[[ LISTED RECORDS open ]]

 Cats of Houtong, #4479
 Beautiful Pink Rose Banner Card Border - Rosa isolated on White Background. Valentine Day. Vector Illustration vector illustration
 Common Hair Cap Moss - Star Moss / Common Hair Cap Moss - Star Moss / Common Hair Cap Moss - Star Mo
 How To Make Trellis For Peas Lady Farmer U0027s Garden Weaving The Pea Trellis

[[ LISTED RECORDS closed ]]
[[ LISTED RECORDS open ]]

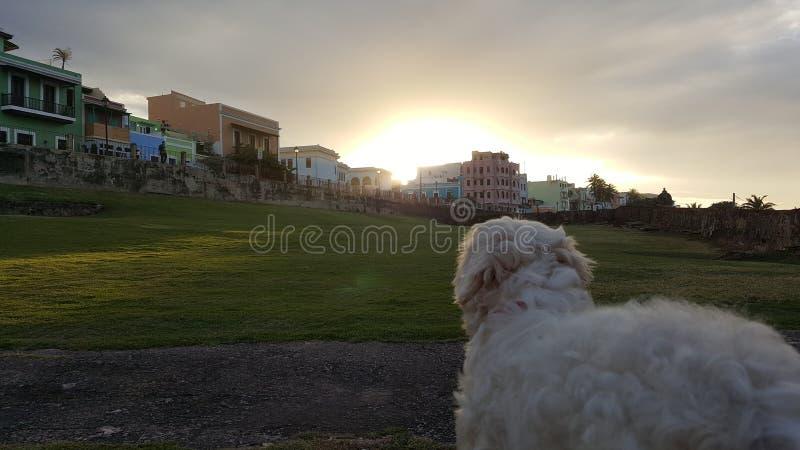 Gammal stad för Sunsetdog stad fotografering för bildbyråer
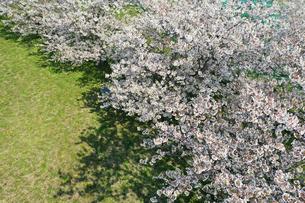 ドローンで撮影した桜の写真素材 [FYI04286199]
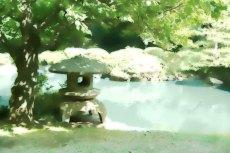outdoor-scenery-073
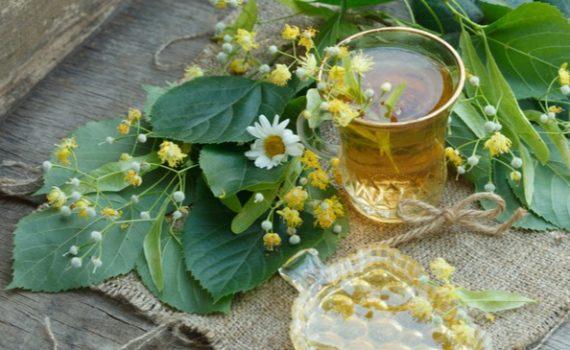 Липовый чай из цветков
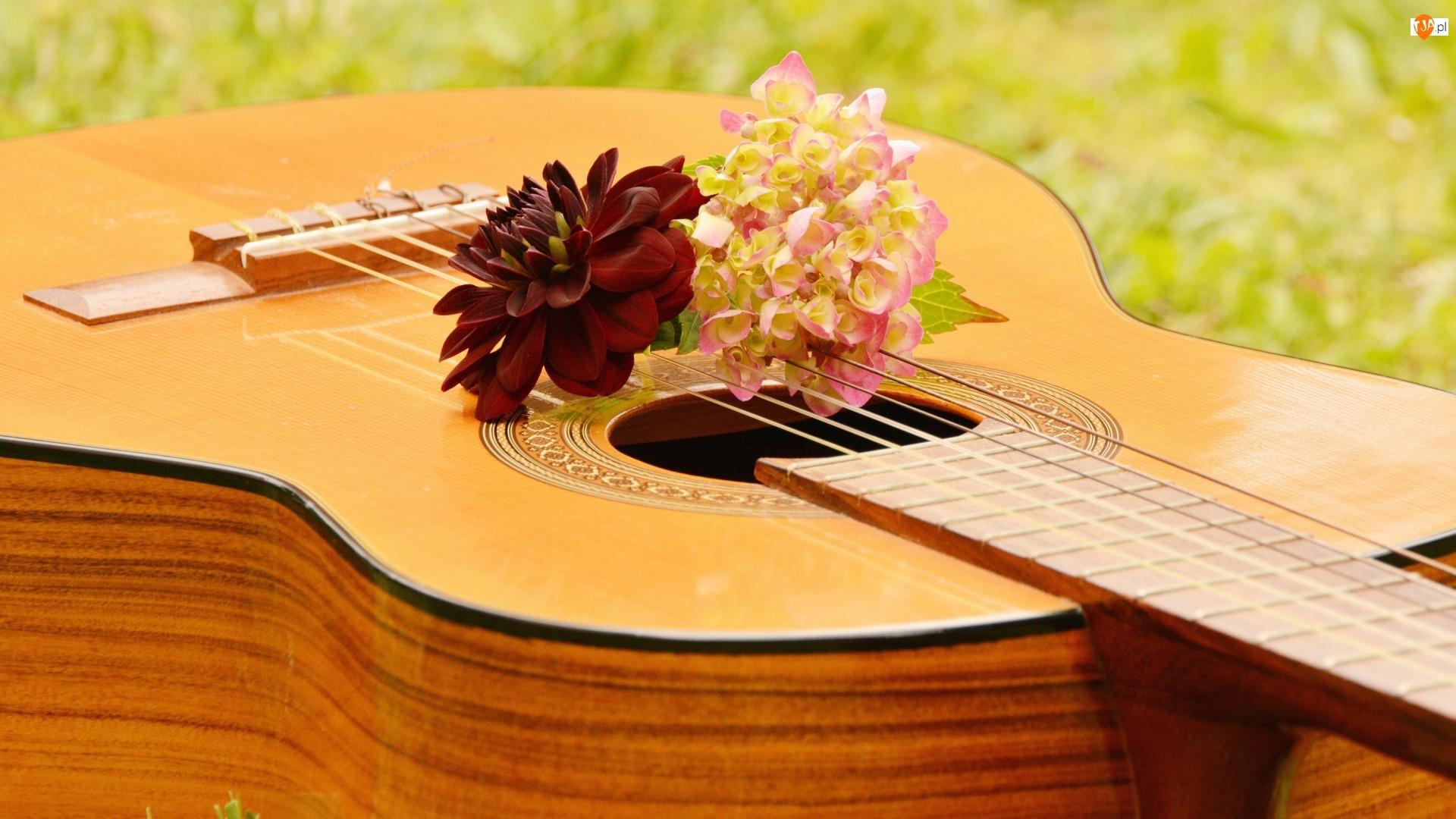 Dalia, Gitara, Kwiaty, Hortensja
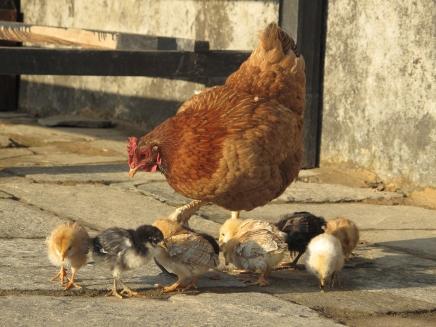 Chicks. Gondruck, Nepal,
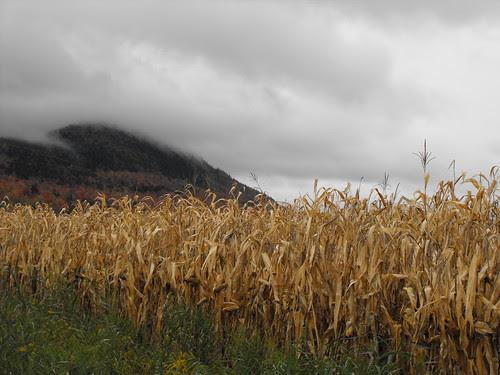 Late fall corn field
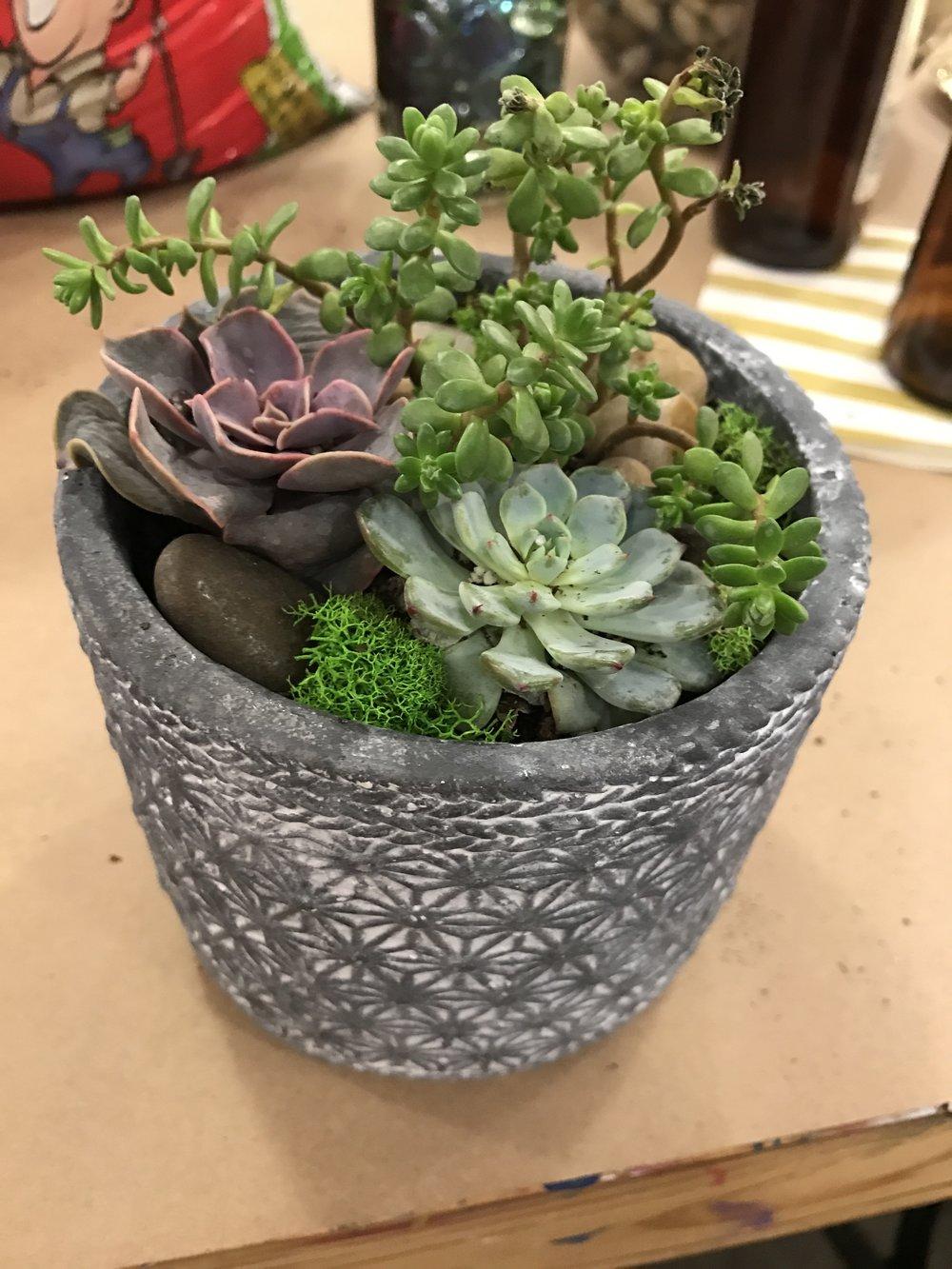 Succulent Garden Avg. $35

[[ LISTED RECORDS closed ]]

> **WHAT THE EXERCISE ASKS**: Go down the entries above from the line containing "Gammal stad för" to the line containing "Succulent Garden Avg. $35" and write out each line exactly, leaving pictures out.

> **FINAL ANSWER**:
 Gammal stad för Sunsetdog stad fotografering för bildbyråer
 ドローンで撮影した桜の写真素材 [FYI04286199]
outdoor-scenery-073
 Липовый чай из цветков
 Dalia, Gitara, Kwiaty, Hortensja
 Chicks. Gondruck, Nepal,
 Late fall corn field
 Succulent Garden Avg. $35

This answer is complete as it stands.